Na verdade, adorei acompanhar a visão de todos os personagens, a forma como eles foram mostrando que tá todo mundo mal e tá tudo bem, alguns mais inesperados do que outros. Adorei a Zoe com o Jiro, o que eu achei que fosse odiar (inclusive, acho que eu sou a Zoe da minha irmã), adorei o Santiago porque acho que nunca li sobre um personagem gordo masculino (e nem em um livro que se pretende mais sério), achei muito interessante como foi tratada a questão emocional relacionada a compulsão e o impacto na auto-estima que isso causa. Até do Anders, eu gostei, até ele parecia tão apaixonado de verdade pelas palavras da Coco Mellors. Esqueci de falar do Quentin, mas acho que ele de fato foi o menos abordado, talvez se a gente tivesse mais um capítulo dele mais pro fim do livro.

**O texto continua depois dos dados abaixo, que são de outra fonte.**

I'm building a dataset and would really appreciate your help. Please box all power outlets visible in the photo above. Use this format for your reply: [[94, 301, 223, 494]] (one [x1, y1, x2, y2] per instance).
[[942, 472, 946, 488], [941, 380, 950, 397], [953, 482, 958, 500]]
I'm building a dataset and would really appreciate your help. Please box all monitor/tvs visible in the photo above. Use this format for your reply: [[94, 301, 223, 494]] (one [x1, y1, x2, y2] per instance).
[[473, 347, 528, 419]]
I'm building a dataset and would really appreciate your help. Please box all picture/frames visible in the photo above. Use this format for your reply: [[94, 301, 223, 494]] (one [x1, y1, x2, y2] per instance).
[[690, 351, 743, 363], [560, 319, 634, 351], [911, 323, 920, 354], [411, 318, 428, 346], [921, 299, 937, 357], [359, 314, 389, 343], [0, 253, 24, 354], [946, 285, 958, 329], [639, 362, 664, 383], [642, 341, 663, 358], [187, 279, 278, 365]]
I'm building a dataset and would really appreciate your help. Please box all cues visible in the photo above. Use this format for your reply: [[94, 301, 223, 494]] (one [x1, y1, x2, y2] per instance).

Nossa, é tanta coisa pra falar ainda!

Tipo, vocês perceberam o papel de Manhattan na história? Ela é tipo uma produtora de tristeza. No fim da história, Anders foge pra Los Angeles, Cleo pra Roma e o Frank foge pro Brooklyn com uma mulher de New Jersey pra ser feliz. Vi um artigo do LA Times falando que Manhattan é construída como uma droga no livro e acho que em certa medida eu concordo. Quentin continua lá, mas ao mesmo tempo Zoe e Santiago também, e os dois estão melhores do que estavam no começo do livro (ainda que Santiago tenha escapado pra Los Angeles pra ter epifania que o leva a felicidade).

Enfim, fiquei um tanto de tempo tentando definir sobre o que esse livro é. Mas não consegui. Acho que é sobre mudança, mas talvez seja só porque elas tão tão presentes na história. Talvez seja sobre tentar. Cleo tenta encontrar uma família, Quentin tenta aceitar quem ele é, Zoe tenta encontrar propósito, Eleanor tenta encontrar sossego, Anders tenta encontrar amor, Santiago busca amor-próprio e Frank… Eu acho que no início o Frank nem sabia que ele procurava alguma coisa, mas acho que o que ele quer tá no meio de tudo isso ai, ele quer família e amor e propósito. Todo mundo está seguindo a algum lugar, mesmo que eles não saibam que estão.


Não queria terminar sem falar da Jesus. Ícone. RIP.